**DO THIS**
Starting at the beginning of the records and going on through the line with "is furthest from", both included, update the lines by putting "gravel path" in place of "dirt path" and keeping everything else the same. Don't include the pictures in your answer.

**MATERIAL FOR THE TASK**
%%

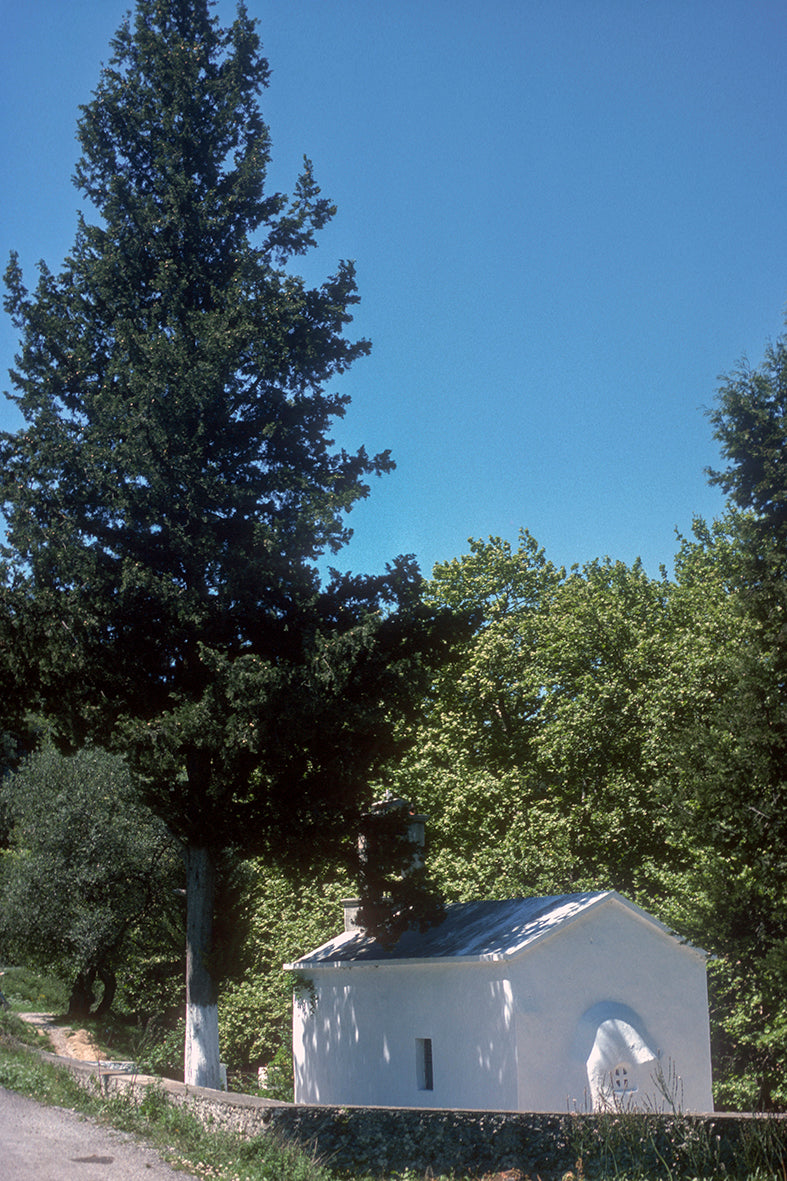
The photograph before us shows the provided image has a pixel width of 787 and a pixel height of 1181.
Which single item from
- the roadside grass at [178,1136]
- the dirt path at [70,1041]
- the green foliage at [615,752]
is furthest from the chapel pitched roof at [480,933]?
the roadside grass at [178,1136]

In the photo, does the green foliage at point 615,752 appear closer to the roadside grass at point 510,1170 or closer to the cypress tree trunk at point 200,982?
the cypress tree trunk at point 200,982

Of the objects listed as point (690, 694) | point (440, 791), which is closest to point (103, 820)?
point (440, 791)

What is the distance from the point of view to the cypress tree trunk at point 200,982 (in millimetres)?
16531

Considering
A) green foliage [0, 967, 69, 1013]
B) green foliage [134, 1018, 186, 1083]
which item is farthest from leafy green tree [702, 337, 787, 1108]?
green foliage [0, 967, 69, 1013]

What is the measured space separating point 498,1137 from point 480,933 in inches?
387

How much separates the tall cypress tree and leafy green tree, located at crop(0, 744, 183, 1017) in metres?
12.7

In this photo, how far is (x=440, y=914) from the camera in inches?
736

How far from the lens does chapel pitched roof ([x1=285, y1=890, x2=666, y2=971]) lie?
58.3ft

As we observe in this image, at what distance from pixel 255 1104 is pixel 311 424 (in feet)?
41.0

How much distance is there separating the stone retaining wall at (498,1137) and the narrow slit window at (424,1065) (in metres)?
9.19

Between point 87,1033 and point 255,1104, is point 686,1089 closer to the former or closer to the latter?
point 255,1104

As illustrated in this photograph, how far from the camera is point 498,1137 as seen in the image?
369 inches

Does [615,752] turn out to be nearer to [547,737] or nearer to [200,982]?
[547,737]

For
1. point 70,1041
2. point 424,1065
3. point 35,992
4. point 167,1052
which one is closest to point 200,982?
point 424,1065
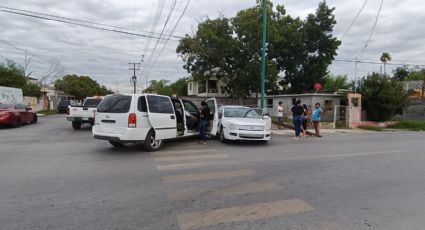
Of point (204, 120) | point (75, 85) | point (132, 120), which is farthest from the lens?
point (75, 85)

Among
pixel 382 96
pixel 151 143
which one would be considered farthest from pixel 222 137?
pixel 382 96

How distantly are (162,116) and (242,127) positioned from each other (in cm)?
324

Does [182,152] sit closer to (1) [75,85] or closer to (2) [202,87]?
(2) [202,87]

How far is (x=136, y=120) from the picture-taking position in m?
10.0

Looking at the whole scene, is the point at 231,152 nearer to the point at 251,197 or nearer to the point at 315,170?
the point at 315,170

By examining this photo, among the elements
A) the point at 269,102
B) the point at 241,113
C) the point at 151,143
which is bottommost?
the point at 151,143

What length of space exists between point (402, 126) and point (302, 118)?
527 inches

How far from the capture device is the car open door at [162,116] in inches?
418

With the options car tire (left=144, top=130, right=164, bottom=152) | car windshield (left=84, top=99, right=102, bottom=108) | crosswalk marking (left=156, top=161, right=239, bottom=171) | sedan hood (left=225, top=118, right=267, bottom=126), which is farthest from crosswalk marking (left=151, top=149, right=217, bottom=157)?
car windshield (left=84, top=99, right=102, bottom=108)

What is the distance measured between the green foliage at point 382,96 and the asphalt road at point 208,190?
50.1 ft

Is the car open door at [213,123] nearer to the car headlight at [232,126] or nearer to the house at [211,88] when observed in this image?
the car headlight at [232,126]

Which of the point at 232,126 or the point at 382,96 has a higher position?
the point at 382,96

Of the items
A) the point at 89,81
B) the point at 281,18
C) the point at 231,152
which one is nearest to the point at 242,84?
the point at 281,18

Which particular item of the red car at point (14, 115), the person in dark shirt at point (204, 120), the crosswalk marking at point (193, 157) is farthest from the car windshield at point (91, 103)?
the crosswalk marking at point (193, 157)
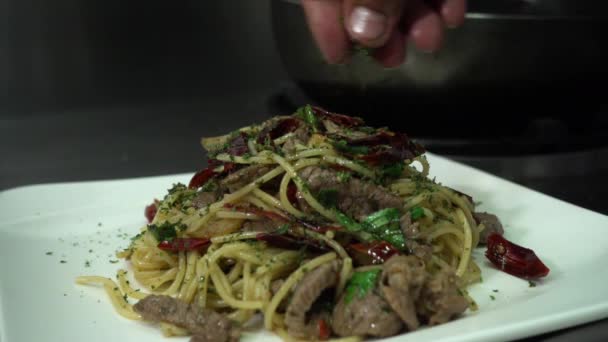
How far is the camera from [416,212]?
3.30 metres

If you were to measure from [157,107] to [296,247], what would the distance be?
4.95m

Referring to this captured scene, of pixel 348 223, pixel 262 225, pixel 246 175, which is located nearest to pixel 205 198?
pixel 246 175

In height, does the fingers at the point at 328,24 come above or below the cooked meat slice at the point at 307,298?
above

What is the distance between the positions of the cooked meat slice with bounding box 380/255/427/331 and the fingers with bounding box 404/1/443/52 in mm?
996

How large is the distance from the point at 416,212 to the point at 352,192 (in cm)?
34

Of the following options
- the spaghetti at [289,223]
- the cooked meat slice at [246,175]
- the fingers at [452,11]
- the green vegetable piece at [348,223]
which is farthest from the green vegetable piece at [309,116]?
the fingers at [452,11]

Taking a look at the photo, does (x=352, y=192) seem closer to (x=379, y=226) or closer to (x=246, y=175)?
(x=379, y=226)

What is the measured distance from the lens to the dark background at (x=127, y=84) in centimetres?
612

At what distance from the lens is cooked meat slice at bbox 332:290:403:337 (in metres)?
2.61

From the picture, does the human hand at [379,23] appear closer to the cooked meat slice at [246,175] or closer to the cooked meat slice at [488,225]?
the cooked meat slice at [246,175]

%%

**WRITTEN RESPONSE**
The photograph before us shows the provided image has a pixel width of 787 and a pixel height of 1181.
Which single item from
- the roadside grass at [178,1136]
- the gravel path at [70,1041]
- the green foliage at [615,752]
is furthest from the chapel pitched roof at [480,933]?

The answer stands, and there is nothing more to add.